French Industry Minister Arnaud Montebourg wants PSA Peugeot Citroen (UG) Chief Executive Officer Philippe Varin to remain at the helm of the carmaker and to rework a plan for its revival.
Montebourg told Varin of his demands when they met for two hours yesterday in Paris to discuss Europe’s second-biggest automaker’s plan to shut a factory in Aulnay, France, and cut 8,000 jobs on top of 6,000 reductions announced last year, a government official said, declining to be identified according to internal rules.
The minister had said before his talks with Varin that he was skeptical of family-controlled Peugeot’s business strategy, including a model-development alliance with Detroit-based General Motors Co. (GM:US) that resulted this year in the sale of a 7 percent stake in the Paris-based carmaker to the U.S company.

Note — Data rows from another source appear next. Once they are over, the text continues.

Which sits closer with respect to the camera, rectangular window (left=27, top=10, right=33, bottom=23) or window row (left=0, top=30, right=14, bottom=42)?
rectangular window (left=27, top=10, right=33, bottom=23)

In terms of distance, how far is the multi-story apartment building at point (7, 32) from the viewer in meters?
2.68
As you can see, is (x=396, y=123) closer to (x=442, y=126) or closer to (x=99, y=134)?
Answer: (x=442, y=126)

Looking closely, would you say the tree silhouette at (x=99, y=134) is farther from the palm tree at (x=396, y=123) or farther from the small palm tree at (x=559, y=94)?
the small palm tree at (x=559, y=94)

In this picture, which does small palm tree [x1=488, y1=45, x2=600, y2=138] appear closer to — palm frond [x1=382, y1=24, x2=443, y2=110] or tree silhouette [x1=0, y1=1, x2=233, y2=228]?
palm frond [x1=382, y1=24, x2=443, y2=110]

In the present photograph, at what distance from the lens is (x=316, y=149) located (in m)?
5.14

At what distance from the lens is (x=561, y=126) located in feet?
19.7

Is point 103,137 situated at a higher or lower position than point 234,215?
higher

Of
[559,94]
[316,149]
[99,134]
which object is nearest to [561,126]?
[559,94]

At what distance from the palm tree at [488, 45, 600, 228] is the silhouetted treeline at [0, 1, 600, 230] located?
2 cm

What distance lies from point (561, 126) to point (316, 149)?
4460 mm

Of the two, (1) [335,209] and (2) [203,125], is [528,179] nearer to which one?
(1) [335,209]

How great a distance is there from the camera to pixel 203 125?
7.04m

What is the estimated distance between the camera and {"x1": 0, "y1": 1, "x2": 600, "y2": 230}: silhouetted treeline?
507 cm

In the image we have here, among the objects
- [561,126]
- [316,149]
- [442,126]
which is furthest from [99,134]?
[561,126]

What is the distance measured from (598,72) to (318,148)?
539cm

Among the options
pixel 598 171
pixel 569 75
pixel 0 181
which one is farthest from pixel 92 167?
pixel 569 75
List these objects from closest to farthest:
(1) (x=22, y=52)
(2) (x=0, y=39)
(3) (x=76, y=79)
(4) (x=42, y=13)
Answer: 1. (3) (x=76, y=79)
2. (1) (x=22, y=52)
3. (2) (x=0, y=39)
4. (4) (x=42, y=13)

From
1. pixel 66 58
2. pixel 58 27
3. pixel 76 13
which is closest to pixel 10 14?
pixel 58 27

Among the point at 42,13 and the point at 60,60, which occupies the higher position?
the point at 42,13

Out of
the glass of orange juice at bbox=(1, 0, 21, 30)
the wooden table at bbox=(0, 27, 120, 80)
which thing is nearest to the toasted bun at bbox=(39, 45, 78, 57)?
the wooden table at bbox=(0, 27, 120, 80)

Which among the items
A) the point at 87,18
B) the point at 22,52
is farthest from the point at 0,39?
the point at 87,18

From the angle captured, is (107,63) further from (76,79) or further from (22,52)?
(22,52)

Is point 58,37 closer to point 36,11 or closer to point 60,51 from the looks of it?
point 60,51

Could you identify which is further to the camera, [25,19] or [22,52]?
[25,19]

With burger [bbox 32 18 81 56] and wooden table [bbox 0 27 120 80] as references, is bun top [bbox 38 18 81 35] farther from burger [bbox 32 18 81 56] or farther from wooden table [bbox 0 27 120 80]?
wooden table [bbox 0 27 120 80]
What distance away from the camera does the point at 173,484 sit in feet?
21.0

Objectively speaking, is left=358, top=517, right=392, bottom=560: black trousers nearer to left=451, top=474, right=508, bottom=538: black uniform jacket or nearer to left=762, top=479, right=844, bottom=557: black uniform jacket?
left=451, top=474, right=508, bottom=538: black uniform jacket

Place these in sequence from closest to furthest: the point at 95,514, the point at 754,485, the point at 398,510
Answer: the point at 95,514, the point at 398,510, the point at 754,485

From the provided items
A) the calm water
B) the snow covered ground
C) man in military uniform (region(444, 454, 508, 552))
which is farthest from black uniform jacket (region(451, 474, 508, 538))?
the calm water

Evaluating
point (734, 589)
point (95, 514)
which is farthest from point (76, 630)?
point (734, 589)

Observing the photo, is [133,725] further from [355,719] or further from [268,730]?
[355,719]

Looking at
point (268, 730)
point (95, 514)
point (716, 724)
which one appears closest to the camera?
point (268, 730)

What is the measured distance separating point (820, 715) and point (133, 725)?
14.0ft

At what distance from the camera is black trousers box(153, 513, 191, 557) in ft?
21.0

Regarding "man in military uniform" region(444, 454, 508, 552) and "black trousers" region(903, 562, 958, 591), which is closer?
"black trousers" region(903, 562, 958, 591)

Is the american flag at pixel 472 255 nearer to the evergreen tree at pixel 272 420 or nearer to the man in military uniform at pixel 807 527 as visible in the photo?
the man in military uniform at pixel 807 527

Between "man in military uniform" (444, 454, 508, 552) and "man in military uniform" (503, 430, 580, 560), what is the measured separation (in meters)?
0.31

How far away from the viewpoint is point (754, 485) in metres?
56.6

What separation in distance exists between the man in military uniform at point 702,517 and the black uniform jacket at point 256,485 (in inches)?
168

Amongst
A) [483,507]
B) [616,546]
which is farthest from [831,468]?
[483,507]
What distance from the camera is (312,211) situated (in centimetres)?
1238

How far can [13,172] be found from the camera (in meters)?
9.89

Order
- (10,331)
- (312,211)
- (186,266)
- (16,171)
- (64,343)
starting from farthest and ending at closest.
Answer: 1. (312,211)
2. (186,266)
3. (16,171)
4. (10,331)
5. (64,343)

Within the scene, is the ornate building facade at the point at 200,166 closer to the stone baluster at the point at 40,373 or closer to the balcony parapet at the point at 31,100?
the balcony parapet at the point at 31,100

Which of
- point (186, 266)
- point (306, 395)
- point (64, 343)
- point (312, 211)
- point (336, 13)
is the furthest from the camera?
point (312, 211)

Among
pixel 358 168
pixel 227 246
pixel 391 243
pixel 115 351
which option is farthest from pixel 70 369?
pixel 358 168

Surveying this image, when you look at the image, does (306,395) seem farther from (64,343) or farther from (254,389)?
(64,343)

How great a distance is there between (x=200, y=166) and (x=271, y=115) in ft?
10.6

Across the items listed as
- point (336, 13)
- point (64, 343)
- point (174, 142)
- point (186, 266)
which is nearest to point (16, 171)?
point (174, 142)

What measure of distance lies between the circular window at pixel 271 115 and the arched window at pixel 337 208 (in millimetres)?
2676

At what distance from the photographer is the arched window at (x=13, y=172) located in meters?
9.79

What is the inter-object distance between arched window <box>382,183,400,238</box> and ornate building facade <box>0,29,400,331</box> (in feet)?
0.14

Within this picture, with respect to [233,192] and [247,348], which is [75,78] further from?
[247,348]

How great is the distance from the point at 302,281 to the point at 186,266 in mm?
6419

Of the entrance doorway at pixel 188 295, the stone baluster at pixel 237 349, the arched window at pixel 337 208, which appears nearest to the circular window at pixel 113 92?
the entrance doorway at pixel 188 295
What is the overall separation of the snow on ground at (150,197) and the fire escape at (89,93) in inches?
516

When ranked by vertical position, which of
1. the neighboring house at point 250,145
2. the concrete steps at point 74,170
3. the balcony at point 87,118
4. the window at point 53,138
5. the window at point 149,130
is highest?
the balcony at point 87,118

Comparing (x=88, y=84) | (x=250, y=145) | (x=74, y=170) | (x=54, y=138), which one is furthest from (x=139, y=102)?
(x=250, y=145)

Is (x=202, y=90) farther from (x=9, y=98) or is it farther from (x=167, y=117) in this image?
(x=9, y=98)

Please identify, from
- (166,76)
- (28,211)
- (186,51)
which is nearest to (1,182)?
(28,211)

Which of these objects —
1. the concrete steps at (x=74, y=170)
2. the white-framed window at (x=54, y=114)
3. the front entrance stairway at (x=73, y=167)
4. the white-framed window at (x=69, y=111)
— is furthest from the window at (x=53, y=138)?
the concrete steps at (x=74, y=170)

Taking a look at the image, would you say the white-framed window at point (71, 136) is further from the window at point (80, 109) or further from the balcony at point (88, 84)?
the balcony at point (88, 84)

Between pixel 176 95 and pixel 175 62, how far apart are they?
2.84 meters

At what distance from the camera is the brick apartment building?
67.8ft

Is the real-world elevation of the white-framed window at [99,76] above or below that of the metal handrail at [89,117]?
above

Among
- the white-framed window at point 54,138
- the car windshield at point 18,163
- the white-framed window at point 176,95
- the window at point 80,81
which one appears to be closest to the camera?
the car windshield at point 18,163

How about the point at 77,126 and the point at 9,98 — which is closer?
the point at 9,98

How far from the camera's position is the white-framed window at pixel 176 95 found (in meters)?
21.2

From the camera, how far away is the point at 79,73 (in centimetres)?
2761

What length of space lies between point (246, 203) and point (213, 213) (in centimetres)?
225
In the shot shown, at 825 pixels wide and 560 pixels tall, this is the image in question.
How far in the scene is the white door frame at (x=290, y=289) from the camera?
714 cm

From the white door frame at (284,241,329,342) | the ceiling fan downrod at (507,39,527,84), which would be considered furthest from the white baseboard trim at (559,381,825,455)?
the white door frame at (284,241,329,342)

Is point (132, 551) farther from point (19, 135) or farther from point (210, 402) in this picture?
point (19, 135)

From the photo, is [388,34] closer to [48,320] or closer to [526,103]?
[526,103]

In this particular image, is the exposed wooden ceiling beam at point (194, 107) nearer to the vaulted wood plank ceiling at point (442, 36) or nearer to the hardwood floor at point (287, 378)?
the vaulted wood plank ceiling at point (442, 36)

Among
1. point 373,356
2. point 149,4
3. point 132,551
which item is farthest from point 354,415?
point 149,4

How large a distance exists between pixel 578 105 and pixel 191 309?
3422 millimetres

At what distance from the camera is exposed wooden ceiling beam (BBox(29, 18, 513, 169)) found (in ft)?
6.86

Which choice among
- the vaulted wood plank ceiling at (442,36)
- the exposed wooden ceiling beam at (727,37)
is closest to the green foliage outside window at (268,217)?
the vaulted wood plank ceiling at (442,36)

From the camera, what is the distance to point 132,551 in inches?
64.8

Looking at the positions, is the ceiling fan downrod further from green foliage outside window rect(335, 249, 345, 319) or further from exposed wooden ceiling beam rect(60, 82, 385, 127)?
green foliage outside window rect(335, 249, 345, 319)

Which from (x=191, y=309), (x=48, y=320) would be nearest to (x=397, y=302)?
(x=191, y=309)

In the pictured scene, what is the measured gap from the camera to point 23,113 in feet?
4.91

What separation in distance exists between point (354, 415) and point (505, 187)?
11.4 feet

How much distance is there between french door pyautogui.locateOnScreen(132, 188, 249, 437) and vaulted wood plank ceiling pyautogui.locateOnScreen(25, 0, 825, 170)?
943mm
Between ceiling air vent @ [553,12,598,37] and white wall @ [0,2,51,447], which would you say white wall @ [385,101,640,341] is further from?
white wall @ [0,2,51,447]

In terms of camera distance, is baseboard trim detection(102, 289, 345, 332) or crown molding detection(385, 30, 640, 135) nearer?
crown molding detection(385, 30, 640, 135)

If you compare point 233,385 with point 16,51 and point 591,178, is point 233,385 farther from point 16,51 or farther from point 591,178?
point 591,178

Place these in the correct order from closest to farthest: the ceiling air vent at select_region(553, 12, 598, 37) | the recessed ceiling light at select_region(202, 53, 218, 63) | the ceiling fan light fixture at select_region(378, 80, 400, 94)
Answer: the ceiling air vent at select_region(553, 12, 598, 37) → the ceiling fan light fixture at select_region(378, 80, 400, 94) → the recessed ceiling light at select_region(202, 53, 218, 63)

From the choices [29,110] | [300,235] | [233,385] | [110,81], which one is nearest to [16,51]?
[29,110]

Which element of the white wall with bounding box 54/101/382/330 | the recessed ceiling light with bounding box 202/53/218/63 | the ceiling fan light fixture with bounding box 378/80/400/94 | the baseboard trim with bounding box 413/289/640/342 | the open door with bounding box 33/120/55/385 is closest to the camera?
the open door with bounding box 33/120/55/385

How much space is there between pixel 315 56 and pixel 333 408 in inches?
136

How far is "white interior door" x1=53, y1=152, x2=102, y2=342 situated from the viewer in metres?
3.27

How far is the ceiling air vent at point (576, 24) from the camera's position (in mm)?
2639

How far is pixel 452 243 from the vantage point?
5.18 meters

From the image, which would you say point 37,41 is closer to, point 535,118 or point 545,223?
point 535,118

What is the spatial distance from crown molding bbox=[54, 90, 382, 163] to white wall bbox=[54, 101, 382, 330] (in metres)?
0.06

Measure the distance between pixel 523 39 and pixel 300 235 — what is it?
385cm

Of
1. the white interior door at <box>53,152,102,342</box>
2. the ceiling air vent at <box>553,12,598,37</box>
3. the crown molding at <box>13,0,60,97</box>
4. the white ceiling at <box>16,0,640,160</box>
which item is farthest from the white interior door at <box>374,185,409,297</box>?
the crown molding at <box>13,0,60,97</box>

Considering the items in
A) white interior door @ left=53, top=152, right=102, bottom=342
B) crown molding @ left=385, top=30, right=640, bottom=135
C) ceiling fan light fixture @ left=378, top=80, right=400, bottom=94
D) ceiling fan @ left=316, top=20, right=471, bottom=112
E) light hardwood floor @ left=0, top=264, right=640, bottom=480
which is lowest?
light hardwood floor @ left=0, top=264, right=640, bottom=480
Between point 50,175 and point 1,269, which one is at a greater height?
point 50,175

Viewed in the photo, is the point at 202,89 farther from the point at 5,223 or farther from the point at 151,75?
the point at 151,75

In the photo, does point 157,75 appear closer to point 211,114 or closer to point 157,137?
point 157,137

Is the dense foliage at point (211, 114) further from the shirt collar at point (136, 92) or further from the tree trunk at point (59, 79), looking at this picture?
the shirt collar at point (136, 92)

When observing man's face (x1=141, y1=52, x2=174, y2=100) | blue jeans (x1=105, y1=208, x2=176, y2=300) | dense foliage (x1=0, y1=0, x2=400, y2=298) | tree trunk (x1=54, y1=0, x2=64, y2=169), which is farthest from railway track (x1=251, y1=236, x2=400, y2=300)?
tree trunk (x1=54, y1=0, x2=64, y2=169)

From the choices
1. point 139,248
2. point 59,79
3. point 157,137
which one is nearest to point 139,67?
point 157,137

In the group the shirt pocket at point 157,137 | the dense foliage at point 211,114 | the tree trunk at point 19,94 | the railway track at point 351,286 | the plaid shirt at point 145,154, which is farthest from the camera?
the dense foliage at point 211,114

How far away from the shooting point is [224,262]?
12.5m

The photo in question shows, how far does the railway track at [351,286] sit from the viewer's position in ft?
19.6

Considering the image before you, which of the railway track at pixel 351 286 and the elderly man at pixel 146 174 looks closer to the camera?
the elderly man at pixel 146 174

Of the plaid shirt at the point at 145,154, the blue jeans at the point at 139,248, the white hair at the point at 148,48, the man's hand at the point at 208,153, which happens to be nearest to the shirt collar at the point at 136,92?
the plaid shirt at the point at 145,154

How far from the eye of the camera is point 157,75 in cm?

Concern that President Francois Hollande’s government would obstruct efforts by Peugeot to close the factory and cut jobs even though the state owns no stake in the carmaker resulted in its shares tumbling to a 23-year-low this week. The government is scheduled on July 25 to unveil plans to support the country’s automobile industry and stem job losses after France’s jobless claims rose to a more than 12-year high.
The government’s proposals may include support for hybrid cars and an incentive program to boost auto sales, the official and union representatives said.
Peugeot shares rose for a third day today, gaining 0.02 percent to 6.57 euros. The shares have fallen more than 8 percent since the company’s July 12 announcement on job cuts.
Montebourg was scheduled to meet today with Thierry Peugeot, chairman of the company’s supervisory board, to discuss plans for the Aulnay site. The meeting was postponed to July 26, a day after he is scheduled to unveil the automobile sector plan, the official said.
Varin is scheduled to address lawmakers’ questions about the company’s plan before a parliamentary committee on July 26.
Peugeot’s first-half deliveries slumped 13 percent compared with a 10 percent increase at Volkswagen AG (VOW)’s namesake brand in the period. VW is Europe’s largest automaker. Varin said on July 12 that Peugeot’s factories were running at 76 percent of capacity in Europe and that it has been burning about 200 million euros ($245 million) in operating cash flow a month in the past year.
The French company will stop production at its 39-year-old factory in Aulnay, on the outskirts of Paris, in 2014 and focus the building of small cars at a nearby plant in Poissy, it said. Peugeot will also curb production at a plant in Rennes to slash operational costs. The last French auto factory to close was a Renault plant in 1992.